Le rideau est tombé sur le premier tour de la Primaire de Gauche et on en connaît maintenant les principaux enseignements.
La participation, d’abord.
Elle se situe autour des 1,6 millions de votants. Elle est respectable, mais elle est aussi en net recul par rapport à la Primaire de la gauche en 2011 (2,6 millions votants) et très en retrait de la participation au premier tour de la Primaire de la droite (4,3 millions de votants).
Bref, même s’il n’y a pas de désastre en matière d’intérêt des Français pour la sélection du candidat socialiste, déjà, à l’aune de cette seule mesure, l’essoufflement de la gauche est visible.
Les sélectionnés pour la "Finale" : Benoit Hamon et Manuel Valls, ensuite.
Benoît Hamon est le promoteur politique d’un revenu universel où l’Etat renonce à identifier celles et ceux qui ont besoin de son aide et veut abroger la loi travail accouchée au forceps du 49.3.
Manuel Valls, sur ces points capitaux, veut faire exactement l’inverse. Lui, qui avait théorisé l’existence de "gauches irréconciliables" se trouve en bien mauvaise position pour incarner le rassemblement à gauche.
Risquons-nous à un peu de prospective. L’arithmétique des soutiens électoraux (les 18 % de Montebourg se reportant majoritairement chez Hamon) et la dynamique des résultats du premier tour nous laissent à penser que le vainqueur de cette primaire sera Benoît Hamon.
Quel symbole terrible pour la Gauche que celui de faire battre un ancien Premier Ministre après avoir subi le refus du Président de la République de défendre électoralement son bilan !
Si ce choix se confirmait, il serait un signe irréfutable que les électeurs de gauche désertent en majorité la gauche de gouvernement, la gauche du réel (et ceci quelque soient les limites et les échecs du quinquennat Hollande) pour se réfugier dans la gauche du rêve et de l’utopie.
Cette histoire du revenu universel est quand même un sacré révélateur. Le revenu universel, même revu à la baisse à 600 €/ mois, coûte 300 milliards €/an. Il est parfaitement clair qu’il n’y a pas le début de la moindre chance qu’un pays aussi endetté et fiscalisé que la France le mette en œuvre. Je n’évoque même pas les ravages faits dans la nation sur la motivation à travailler par cette idée généreuse mais folle à côté desquels la géniale réforme des 35h payées 39h apparaîtra comme une toute petite plaisanterie.
Et bien, ce diagnostic simple à faire ne va sans doute pas suffire à discréditer Benoît Hamon. La gauche, à bout de souffle, déserte le réel et choisit le rêve.
A bien y réfléchir, il y a des raisons profondes à cette désertion.
En fait, la gauche est malade de n’avoir plus d’idées pour changer le monde tel qu’il est aujourd’hui: mondialisé, numérique, inégalitaire. Elle n’assume plus ou ni l’utopie européenne, ni la réalité de la construction européenne comme réponse à la brutalité de la mondialisation et elle se retrouve bien nue pour lutter contre le retour inquiétant des nationalismes. A nous centristes, de relever sans ambiguïté ce drapeau pro-Européen.

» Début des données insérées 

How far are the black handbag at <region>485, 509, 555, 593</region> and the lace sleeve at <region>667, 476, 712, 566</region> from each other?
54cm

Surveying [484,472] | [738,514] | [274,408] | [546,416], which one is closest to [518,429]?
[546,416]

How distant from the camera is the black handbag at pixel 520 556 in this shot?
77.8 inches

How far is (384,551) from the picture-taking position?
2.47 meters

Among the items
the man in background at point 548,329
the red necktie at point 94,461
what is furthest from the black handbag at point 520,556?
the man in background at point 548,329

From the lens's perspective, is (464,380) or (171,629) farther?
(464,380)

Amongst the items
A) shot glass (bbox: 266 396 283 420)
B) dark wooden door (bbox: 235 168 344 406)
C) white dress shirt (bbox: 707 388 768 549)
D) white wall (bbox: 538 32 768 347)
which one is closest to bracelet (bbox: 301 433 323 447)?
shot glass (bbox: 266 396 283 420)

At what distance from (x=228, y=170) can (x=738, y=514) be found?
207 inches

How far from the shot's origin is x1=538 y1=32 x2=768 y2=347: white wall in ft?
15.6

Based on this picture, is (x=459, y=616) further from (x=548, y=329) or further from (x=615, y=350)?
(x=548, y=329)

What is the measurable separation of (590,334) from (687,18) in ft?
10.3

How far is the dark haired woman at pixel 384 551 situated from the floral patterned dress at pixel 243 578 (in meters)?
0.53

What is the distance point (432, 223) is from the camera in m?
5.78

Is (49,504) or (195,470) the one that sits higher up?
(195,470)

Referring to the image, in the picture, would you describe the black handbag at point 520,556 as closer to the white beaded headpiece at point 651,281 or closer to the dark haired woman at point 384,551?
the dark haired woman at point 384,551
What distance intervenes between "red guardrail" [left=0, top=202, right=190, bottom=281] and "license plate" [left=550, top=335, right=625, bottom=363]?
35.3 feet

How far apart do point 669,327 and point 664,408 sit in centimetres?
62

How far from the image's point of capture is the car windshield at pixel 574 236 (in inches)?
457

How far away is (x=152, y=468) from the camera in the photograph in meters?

Elle est incapable de penser la révolution numérique, son fameux modèle économique reposant sur les plateformes mettant en relation clients et prestataires (Uber, AirBnb,….), ses auto-entrepreneurs et leurs start-ups. Au contraire, elle s’enfonce avec ce revenu universel dans un assistanat d’état généralisé.
Elle renonce même à faire des propositions pour augmenter les recettes de l’Etat et ainsi pouvoir avoir un Etat capable de mettre en œuvre des politiques sociales et éducatives basées sur le mérite et l’égalité des chances.
Oui, la mondialisation produit une France de plus en plus inégale que ce soit au niveau des patrimoines ou au niveau des revenus.
Quelle politique fiscale au moment où l’impôt sur les sociétés est de plus en plus vidé de sa force et de sa pertinence à cause de la mondialisation et des dumpings fiscaux qui l’accompagnent, où la rentabilité fiscale de l’ISF est contestée et où la France est médaille d’or en matière de prélèvements obligatoires ? Silence radio à gauche tout au long de la campagne des Primaires.
Quelque soit le vainqueur dimanche, il ne sera pas en état de porter l’espérance des Français.
Oui, il faut rêver, à partir de ses convictions, pour s’ouvrir de nouveaux horizons.
Oui, à titre d’exemple, je rêve que les nouvelles technologies permettent à la démocratie française d’avancer, de faire des progrès.
Mais, il faut avoir ensuite la volonté de confronter nos rêves avec la vérité et la réalité.
En 2017, cette confrontation salutaire de nos rêves légitimes et de la réalité Française ne se fera pas à gauche.
En 2017, le changement sera ailleurs, quelque soit le vainqueur de dimanche prochain.